Title: The Incendiaries
Author: R.O. Kwon
Pub Date: July 2018
My Rating: ★☆☆☆☆
View on Goodreads
Synopsis from Goodreads:
A shocking novel of violence, love, faith, and loss, as a young woman at an elite American university is drawn into acts of domestic terrorism by a cult tied to North Korea.
Named a Most Anticipated Book of 2018 by The New York Times, Entertainment Weekly, Elle, Time, Parade, Vanity Fair, Cosmopolitan, Esquire, PBS, Vulture, Buzzfeed, BookRiot, PopSugar, Refinery29, Bustle, The Rumpus, Paste, and BBC.
Phoebe Lin and Will Kendall meet their first month at prestigious Edwards University. Phoebe is a glamorous girl who doesn’t tell anyone she blames herself for her mother’s recent death. Will is a misfit scholarship boy who transfers to Edwards from Bible college, waiting tables to get by. What he knows for sure is that he loves Phoebe.

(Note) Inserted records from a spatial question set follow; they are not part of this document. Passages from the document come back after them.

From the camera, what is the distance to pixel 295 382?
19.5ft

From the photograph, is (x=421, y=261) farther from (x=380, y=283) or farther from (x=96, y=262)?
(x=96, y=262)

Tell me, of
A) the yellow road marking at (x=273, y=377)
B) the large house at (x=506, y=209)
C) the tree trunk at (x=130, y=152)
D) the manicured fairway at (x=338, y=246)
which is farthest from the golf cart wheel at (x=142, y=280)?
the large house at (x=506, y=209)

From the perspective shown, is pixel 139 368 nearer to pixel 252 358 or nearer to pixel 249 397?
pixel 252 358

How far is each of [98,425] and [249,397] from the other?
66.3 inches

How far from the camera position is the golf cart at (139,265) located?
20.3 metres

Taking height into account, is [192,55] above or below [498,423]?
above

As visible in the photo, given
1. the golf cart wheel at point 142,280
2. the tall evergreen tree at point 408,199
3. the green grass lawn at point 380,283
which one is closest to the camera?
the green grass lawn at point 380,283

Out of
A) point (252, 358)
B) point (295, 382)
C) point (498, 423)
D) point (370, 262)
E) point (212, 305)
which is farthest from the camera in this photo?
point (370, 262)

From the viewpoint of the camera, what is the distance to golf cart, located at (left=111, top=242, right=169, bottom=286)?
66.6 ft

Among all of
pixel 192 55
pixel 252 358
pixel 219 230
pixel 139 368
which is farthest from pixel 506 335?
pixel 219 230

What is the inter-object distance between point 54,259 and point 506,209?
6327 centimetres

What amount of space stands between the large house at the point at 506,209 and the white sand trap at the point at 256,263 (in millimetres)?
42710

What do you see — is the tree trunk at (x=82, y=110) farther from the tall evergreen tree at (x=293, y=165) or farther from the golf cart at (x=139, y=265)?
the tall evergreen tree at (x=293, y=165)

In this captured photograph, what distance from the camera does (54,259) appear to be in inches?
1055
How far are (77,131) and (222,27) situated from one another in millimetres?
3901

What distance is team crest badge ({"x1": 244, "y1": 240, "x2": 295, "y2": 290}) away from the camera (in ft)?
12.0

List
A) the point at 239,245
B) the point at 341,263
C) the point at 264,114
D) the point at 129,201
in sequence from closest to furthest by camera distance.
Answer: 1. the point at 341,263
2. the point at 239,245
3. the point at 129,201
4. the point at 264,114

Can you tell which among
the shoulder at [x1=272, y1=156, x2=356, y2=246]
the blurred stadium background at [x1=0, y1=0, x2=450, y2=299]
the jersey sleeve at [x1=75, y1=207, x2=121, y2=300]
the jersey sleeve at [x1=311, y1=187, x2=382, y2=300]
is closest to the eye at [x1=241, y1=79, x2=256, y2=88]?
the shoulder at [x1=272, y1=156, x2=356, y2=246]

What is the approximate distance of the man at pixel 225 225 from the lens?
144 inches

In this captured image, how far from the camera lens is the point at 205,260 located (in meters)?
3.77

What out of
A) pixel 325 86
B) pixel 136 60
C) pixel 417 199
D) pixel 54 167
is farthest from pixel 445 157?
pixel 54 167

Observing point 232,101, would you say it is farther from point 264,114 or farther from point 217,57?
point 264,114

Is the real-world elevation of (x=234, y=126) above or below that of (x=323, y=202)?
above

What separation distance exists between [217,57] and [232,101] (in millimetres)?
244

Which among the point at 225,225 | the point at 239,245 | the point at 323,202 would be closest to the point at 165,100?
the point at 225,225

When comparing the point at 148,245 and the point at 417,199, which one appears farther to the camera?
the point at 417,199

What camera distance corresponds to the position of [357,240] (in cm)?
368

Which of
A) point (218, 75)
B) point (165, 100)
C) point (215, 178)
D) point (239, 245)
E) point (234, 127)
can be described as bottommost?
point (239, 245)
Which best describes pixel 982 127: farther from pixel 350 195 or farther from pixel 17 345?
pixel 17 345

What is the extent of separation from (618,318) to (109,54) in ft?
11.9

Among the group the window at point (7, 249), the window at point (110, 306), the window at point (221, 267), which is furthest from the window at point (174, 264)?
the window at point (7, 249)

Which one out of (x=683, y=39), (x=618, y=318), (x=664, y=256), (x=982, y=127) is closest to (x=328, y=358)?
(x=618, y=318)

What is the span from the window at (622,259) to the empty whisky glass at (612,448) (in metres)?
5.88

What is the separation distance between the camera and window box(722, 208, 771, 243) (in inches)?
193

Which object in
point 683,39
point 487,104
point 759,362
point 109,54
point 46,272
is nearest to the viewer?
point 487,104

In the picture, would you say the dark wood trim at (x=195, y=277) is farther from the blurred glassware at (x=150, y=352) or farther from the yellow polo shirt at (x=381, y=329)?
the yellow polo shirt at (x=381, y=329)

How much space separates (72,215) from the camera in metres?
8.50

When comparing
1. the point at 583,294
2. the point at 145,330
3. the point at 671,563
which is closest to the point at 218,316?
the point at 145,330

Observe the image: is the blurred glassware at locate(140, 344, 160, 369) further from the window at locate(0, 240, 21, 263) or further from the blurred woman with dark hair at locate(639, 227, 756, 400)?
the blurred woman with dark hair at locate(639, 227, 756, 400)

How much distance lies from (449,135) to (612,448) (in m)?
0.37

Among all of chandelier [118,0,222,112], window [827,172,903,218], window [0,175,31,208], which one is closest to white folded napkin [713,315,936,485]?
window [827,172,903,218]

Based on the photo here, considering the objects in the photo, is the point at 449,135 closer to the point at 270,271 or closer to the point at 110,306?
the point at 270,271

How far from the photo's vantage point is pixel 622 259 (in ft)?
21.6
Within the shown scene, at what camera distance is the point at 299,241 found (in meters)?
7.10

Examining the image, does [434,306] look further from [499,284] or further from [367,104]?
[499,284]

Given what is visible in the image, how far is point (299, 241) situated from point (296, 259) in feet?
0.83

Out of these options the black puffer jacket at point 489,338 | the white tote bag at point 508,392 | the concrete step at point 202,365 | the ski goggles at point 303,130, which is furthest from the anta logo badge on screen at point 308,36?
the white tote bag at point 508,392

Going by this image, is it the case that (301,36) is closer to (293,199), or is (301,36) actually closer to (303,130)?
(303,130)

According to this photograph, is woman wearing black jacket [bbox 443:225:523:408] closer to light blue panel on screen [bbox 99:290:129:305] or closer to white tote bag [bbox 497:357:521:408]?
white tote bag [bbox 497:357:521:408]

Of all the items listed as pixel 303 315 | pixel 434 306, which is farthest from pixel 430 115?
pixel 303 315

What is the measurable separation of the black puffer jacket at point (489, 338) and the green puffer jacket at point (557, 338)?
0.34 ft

Grieving and guilt-ridden, Phoebe is increasingly drawn into a religious group—a secretive extremist cult—founded by a charismatic former student, John Leal. He has an enigmatic past that involves North Korea and Phoebe’s Korean American family. Meanwhile, Will struggles to confront the fundamentalism he’s tried to escape, and the obsession consuming the one he loves. When the group bombs several buildings in the name of faith, killing five people, Phoebe disappears. Will devotes himself to finding her, tilting into obsession himself, seeking answers to what happened to Phoebe and if she could have been responsible for this violent act.
The Incendiaries is a fractured love story and a brilliant examination of the minds of extremist terrorists, and of what can happen to people who lose what they love most. who lose what they love most.
What hurts this book is the blurb, it promises so much more than the book can deliver. Many readers will get excited by the promise of the story of cult, terrorism, love, obsession. And we do get this, but the content doesn’t match the package.
The Incendiaries is a subtle, foggy story. The narrative is fractured and leaves a lot to the imagination. It focuses on two main characters dynamic, with an odd addition of mysterious sections from the POV of the cult leader. And the relationship of those two main characters is the focus of the story, and it’s not even presented in some compelling interesting way. It’s just there, and at one point they join the cult. But we don’t get to read more about the motivations to this action, to the deep feelings that caused the girl to follow the leader, we don’t read about what they get from this arrangement. The terrorism and the search for the girlfriend are just a few last pages of the book when I was already far away from the point of caring for the story.
This book did absolutely nothing for me.